From: Randy Brukardt
Date: Wednesday, April 12, 2006  9:30 PM

I was working on a bug report on Janus/Ada, and cannot seem to find a clear
answer to the above question.

Specifically, the general rules for attributes in 4.1.4(6) only talk about a
couple of special cases for the prefix (specifically, when the prefix has an
implicit dereference or is a call). That makes sense, since the various
attributes have quite different requirements on the prefix.

However, the specific kinds of prefixes are described in "Static Semantic"
rules. So it is not clear what precisely is the item being resolved to. I
didn't find anything in 8.6 that covers this, either.

This matters because a number of name resolution rules are conceivable, and
they give different results in some boundary cases. Consider 'Valid (since
this is what I was working on when I ran into the question) [13.9.2(2)]:

For a prefix X that denotes a scalar object [(after any implicit
dereference)], the following attribute is defined:

So, given this, how is X resolved? I can imagine various rules:
1) The prefix has to resolve without using any information about the
attribute designator;
2) The prefix has to resolve to an object of any kind;
3) The prefix has to resolve to a scalar object (or access to scalar
object).

(1) would be rather hard to implement, since things that normally wouldn't
be considered at the same time (exceptions, types, labels, etc.) because
they're not overloadable would have to be considered.

Collected material >>
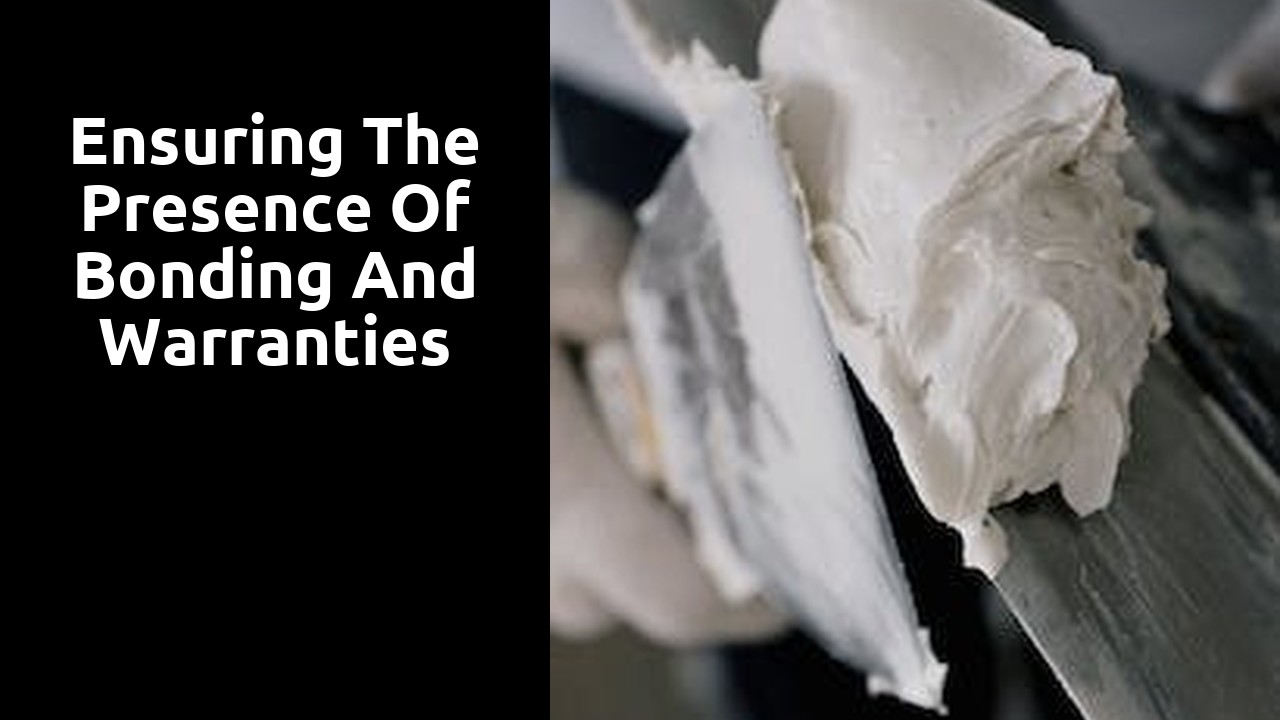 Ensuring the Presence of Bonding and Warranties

Problem set >>
1 – Transcribe the stretch of the message from "So, given this, how" through "to be considered.".
2 – Answer these questions using the message:
(a) Which paragraph of the standard holds the general rules for attributes?
(b) In what kind of rules are the specific kinds of prefixes described?
(c) Which attribute was the writer working on upon encountering the question?
The material was taken from a source separate from the message.

Exercise answers >>
1 –
So, given this, how is X resolved? I can imagine various rules:
1) The prefix has to resolve without using any information about the
attribute designator;
2) The prefix has to resolve to an object of any kind;
3) The prefix has to resolve to a scalar object (or access to scalar
object).

(1) would be rather hard to implement, since things that normally wouldn't
be considered at the same time (exceptions, types, labels, etc.) because
they're not overloadable would have to be considered.

2 –
(a) 4.1.4(6)
(b) "Static Semantic" rules
(c) 'Valid